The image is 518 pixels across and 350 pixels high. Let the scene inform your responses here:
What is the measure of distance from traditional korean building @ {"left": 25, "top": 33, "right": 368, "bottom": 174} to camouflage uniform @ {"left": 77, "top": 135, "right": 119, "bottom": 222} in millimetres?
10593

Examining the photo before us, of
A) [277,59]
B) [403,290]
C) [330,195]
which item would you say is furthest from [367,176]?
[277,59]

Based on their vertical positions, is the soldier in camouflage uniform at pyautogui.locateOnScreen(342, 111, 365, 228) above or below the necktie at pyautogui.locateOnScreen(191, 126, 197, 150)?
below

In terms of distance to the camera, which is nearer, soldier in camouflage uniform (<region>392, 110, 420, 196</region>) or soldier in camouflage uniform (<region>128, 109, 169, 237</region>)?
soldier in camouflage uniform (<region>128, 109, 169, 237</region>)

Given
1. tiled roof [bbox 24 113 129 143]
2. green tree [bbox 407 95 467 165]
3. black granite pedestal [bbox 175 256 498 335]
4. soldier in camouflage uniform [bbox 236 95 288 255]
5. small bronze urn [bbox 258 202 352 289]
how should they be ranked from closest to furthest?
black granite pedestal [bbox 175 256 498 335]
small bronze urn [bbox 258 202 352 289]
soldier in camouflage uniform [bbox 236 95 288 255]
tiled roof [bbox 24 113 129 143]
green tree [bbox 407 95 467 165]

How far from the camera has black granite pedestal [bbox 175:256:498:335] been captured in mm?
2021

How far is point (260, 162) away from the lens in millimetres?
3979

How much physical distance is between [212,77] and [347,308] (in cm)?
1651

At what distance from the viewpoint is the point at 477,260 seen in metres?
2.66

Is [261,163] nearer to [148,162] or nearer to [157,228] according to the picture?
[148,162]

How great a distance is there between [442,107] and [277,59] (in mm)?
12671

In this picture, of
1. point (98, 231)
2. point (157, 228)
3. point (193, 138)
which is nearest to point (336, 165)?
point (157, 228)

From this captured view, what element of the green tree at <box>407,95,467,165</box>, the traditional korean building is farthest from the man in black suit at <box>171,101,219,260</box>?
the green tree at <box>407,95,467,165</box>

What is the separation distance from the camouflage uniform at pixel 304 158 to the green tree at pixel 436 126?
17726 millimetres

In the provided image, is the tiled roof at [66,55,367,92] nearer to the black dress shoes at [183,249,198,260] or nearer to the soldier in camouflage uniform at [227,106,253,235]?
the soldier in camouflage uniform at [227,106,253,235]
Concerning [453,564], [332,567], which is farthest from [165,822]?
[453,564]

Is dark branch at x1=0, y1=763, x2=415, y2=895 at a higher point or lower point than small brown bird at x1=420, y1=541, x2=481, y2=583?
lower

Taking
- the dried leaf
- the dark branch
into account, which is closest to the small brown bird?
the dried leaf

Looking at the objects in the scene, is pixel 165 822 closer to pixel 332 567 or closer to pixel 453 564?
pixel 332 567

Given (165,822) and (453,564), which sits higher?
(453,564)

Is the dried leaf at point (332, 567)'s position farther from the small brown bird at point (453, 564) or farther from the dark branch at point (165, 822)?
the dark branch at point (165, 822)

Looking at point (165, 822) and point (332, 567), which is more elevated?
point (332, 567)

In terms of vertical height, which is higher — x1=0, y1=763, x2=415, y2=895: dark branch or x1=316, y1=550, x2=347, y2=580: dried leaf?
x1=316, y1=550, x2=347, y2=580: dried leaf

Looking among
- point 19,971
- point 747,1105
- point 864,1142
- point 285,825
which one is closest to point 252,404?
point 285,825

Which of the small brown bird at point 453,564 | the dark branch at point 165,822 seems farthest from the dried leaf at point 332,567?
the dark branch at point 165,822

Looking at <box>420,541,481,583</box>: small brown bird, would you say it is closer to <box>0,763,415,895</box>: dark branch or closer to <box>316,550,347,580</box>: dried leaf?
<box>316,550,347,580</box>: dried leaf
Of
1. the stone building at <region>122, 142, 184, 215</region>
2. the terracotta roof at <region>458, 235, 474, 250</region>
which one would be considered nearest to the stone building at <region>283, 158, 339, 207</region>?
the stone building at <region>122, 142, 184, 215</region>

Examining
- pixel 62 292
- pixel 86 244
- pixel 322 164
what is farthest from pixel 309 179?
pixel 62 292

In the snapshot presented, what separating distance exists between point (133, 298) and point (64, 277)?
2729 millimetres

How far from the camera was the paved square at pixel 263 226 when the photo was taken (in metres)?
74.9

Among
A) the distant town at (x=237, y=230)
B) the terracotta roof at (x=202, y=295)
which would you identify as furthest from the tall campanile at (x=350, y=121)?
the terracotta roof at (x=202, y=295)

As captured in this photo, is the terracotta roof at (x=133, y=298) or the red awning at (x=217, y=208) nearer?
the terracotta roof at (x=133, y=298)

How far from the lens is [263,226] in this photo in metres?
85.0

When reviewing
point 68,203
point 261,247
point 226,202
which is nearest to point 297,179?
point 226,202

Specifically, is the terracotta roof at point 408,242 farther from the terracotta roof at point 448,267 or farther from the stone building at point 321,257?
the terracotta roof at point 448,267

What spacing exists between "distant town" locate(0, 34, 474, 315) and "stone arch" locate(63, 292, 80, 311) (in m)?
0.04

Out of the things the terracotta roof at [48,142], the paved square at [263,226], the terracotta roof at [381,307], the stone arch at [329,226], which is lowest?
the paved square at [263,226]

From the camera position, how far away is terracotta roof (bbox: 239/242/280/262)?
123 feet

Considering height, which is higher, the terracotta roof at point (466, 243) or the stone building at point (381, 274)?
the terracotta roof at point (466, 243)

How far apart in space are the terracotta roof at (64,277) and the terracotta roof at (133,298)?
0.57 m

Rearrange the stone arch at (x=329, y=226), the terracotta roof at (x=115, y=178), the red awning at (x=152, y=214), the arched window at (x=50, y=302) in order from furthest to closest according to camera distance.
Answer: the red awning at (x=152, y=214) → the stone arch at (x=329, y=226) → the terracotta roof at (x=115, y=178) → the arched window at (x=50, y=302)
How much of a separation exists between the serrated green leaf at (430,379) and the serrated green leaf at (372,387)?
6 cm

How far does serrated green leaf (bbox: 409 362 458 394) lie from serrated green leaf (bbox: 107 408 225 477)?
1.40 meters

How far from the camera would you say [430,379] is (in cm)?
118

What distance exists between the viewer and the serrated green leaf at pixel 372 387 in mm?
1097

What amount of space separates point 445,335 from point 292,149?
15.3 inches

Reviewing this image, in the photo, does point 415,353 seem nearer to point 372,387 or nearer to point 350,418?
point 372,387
==
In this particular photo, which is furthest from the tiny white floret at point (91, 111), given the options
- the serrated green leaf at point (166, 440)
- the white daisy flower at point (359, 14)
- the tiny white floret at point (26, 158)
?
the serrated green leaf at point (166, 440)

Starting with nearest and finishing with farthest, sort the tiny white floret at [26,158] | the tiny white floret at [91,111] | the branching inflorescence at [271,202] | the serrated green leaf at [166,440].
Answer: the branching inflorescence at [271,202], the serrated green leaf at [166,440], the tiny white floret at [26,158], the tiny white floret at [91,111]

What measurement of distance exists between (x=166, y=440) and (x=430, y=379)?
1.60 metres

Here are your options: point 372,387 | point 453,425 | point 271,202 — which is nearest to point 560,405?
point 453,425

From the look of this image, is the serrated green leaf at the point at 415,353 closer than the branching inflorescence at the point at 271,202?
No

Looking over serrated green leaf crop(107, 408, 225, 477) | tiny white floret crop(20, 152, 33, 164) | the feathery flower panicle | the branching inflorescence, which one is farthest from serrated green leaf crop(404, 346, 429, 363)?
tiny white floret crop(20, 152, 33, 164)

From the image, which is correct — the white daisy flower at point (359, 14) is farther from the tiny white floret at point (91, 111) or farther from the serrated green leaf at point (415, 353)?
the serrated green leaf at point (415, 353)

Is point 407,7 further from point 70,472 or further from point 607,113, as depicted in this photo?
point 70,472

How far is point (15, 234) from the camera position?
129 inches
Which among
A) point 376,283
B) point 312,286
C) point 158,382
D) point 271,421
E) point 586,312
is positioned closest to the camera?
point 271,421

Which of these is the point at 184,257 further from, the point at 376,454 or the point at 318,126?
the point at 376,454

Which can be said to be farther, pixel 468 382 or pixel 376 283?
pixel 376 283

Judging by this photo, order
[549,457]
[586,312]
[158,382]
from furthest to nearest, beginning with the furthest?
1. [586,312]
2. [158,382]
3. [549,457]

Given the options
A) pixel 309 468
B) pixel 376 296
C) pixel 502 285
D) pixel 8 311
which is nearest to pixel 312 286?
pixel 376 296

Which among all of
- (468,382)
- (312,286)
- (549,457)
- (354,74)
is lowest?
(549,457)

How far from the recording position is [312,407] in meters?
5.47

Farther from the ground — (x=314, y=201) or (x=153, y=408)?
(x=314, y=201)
--
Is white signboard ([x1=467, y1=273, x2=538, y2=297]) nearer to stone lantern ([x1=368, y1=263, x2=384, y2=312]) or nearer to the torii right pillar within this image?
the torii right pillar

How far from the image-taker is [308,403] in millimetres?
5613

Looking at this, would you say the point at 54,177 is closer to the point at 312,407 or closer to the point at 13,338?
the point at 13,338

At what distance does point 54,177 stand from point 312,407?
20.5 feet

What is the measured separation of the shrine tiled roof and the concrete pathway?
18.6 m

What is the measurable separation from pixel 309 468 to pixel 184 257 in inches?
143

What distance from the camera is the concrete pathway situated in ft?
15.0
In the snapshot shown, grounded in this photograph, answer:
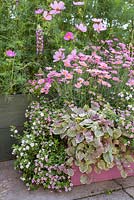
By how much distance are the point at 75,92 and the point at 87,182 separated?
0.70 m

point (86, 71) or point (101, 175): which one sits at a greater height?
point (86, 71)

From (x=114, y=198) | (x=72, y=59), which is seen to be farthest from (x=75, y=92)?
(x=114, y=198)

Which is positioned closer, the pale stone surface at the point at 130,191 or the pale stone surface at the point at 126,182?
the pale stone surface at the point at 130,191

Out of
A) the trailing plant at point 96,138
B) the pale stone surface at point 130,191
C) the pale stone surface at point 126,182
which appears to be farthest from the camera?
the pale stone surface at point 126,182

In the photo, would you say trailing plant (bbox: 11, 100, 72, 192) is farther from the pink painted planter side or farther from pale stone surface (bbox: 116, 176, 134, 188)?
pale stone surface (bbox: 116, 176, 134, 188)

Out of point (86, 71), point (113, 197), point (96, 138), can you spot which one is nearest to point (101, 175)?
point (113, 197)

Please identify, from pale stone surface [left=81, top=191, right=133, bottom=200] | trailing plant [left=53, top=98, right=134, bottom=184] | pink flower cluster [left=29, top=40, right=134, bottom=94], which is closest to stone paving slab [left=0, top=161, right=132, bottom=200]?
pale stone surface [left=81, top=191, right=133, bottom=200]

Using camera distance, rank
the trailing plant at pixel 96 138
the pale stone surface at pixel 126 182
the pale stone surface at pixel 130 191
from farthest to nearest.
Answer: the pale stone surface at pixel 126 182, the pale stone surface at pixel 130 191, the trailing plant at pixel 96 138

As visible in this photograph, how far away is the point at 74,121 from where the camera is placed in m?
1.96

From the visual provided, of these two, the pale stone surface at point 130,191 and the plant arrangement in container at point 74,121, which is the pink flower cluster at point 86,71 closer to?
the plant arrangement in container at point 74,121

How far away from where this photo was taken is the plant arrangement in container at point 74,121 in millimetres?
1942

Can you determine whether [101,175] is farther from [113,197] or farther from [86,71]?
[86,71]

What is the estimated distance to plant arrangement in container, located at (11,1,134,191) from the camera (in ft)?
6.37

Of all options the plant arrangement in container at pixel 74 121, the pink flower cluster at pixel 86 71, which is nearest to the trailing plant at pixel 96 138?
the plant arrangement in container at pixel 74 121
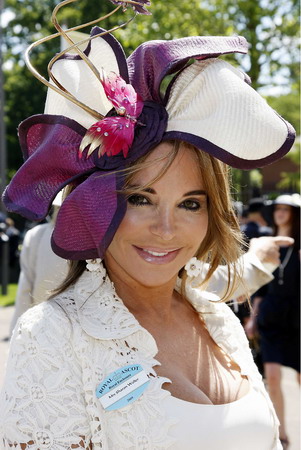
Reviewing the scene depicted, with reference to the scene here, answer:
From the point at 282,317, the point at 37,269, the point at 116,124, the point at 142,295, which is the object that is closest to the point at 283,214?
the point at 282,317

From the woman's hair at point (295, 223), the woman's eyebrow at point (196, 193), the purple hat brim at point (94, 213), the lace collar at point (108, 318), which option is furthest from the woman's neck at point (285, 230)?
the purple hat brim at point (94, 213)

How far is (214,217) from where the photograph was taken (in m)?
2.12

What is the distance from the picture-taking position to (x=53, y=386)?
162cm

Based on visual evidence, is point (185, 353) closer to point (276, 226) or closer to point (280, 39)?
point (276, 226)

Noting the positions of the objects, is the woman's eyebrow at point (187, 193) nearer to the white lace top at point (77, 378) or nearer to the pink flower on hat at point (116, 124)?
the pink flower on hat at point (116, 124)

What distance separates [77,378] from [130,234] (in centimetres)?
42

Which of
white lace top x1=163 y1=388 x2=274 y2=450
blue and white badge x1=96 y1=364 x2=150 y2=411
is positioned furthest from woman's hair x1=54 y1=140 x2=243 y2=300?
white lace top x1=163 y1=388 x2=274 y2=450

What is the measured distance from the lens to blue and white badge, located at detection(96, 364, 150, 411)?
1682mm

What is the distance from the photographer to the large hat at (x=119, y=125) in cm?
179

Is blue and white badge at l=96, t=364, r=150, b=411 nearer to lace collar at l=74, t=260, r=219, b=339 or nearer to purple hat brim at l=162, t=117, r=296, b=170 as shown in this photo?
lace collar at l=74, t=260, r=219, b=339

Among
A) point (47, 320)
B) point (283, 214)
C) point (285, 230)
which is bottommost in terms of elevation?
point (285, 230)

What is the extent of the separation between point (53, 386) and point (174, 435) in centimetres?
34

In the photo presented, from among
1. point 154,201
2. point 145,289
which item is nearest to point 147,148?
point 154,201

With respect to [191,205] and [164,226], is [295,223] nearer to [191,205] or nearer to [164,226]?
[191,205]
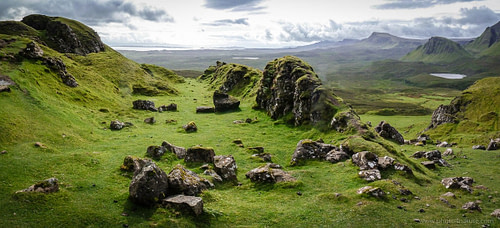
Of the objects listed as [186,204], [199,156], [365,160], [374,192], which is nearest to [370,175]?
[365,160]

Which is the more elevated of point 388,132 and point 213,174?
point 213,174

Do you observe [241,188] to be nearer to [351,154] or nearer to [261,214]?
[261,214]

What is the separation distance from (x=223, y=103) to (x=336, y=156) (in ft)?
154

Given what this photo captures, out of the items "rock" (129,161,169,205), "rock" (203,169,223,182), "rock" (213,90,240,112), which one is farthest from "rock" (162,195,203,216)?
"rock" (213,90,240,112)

*GOAL:* Can you pull out every line above that contains the word "more" and copy each one in full?

*RESULT FOR THIS EXERCISE:*
Looking at point (165, 822) and point (332, 567), which is more elevated?
Which is the more elevated of point 388,132 and point 213,174?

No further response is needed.